Est-ce qu’il vous arrivait de rester des nuits blanches ?
Certes j’avais l’habitude d’identifier les corps mais pour « Le Joola », après l’identification et l’enterrement des corps, je ne dormais plus. Je n’avais en aucun moment pleuré mais, je suis resté plus de 6 jours sans dormir. Les images étaient ancrées dans ma tête. J’étais troublé. C’est à cette époque là que j’ai réalisé qu’entre la vie et le trépas, il n’y avait qu’un trait d’union.
18 ans après ce naufrage, les familles des victimes demandent toujours que les responsabilités soient situées...

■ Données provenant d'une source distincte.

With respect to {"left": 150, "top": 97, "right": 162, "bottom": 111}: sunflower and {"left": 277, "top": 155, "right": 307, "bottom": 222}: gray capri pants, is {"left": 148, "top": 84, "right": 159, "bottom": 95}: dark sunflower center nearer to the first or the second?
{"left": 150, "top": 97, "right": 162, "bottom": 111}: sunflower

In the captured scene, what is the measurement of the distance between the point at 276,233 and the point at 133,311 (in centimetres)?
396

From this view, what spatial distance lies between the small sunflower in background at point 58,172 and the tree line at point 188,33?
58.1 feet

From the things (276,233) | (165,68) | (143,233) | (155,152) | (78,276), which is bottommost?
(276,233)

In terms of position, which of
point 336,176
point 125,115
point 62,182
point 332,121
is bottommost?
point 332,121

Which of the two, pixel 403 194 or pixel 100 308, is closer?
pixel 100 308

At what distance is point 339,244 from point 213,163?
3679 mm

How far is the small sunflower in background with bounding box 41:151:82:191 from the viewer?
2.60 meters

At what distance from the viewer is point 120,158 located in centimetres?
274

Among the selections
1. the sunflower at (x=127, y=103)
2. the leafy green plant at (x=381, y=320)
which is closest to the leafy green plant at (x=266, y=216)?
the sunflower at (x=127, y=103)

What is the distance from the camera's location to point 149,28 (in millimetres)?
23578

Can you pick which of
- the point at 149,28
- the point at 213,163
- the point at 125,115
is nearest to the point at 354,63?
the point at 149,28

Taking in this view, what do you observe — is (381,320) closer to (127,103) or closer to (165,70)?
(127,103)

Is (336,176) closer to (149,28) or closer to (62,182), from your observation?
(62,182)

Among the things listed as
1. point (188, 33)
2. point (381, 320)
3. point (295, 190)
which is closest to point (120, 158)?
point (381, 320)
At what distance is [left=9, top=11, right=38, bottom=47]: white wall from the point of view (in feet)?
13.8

L’Etat du Sénégal est, civilement, entièrement responsable dans cette affaire. Maintenant, ce que les gens doivent savoir, c’est que les aéronefs, qu’ils soient des avions, des bateaux, on ne peut pas les jeter dans l’eau ou dans les airs, sans qu’il ait une autorisation technique. Ils sont certifiés. Un bateau marche avec la force des hélices et une propulsion. Dans l’eau, le bateau ne peut pas se renverser si les moteurs ne fonctionnent pas. Cependant, le commandant de bord d’un bateau responsable de tout ce qui arrive s’il plonge à l’eau. Ce, parce qu’avant de partir, il reçoit des fiches techniques et les différentes aptitudes du bateau et, il a la faculté de tout vérifier. Si le commandant du bateau le Joola n’était pas mort, tout allait retomber sur lui. Toute la responsabilité l’incomberait. On l’aurait mis en prison pour homicide involontaire.
Vous dites qu’il est mort mais certains en doutent toujours...
Je vous dis qu’il est mort. Il n’est même pas sorti du bateau. Vous savez, le commandant de bord sort par l’arrière du bateau. Mais, il était coincé. Parce qu’il faisait des premiers à se renverser et il ne pouvait pas sortir. Il faut que les gens aient une vision positive des choses. Il faut qu’on raisonne positivement. Ce commandant a laissé une jeune et deux enfants. Il était un soutien de famille. On ne peut pas lâcher sa famille, sa femme et ses enfants pendant 18 ans. Dire qu’il n’est pas décédé relève de conneries. Il faut que les gens arrêtent parce que cela fait mal à sa famille.
Une veille doléances des familles des victimes : le renflouement du bateau. Pensez-vous que cela est possible ?
Techniquement, le renflouement n’est pas possible. Mais c’est normal que ceux qui ont perdu leurs mères, leurs pères, leurs enfants, leurs frères et sœurs fassent cette demande. Mais si c’était techniquement possible, s’il n’y avait pas des aléas négatifs, le président Macky Sall l’aurait fait.
Pourquoi vous dites que techniquement le renflouement n’est pas possible ? Expliquez-nous davantage ?
Le Joola est un ancien bateau à coq et, il s’est renversé dans des eaux saumâtres, la salinité est à un niveau très élevé. Et le bateau, dans les eaux où il est naufragé, le sable mole. C’est des pâtes. Le bateau s’est englouti à plus de 50 mètres de profondeurs. Les sondes ne répondent plus. Les bateaux peuvent passer dessus et s’en aller sans aucun problème. Donc, son renflouement est impossible. Je dis toujours que Dieu a bien enterré ceux qui sont restés dans le bateau. Ceux là ne disputent pas pour aller au paradis. Leur visa est indiscutable. C’est sûr qu’ils vont aller au paradis parce que, en quelque sorte, ils ont été tués. Le commandant de bord qui a conduit le bateau et tous ceux qui avaient des responsabilités sur le bateau ont provoqué leur mort. Ce que l’Etat doit faire, c’est de mettre là-bas une bouée intelligente et que chaque année, les navettes partent là-bas pour permettre aux familles des victimes d’y faire leur prière.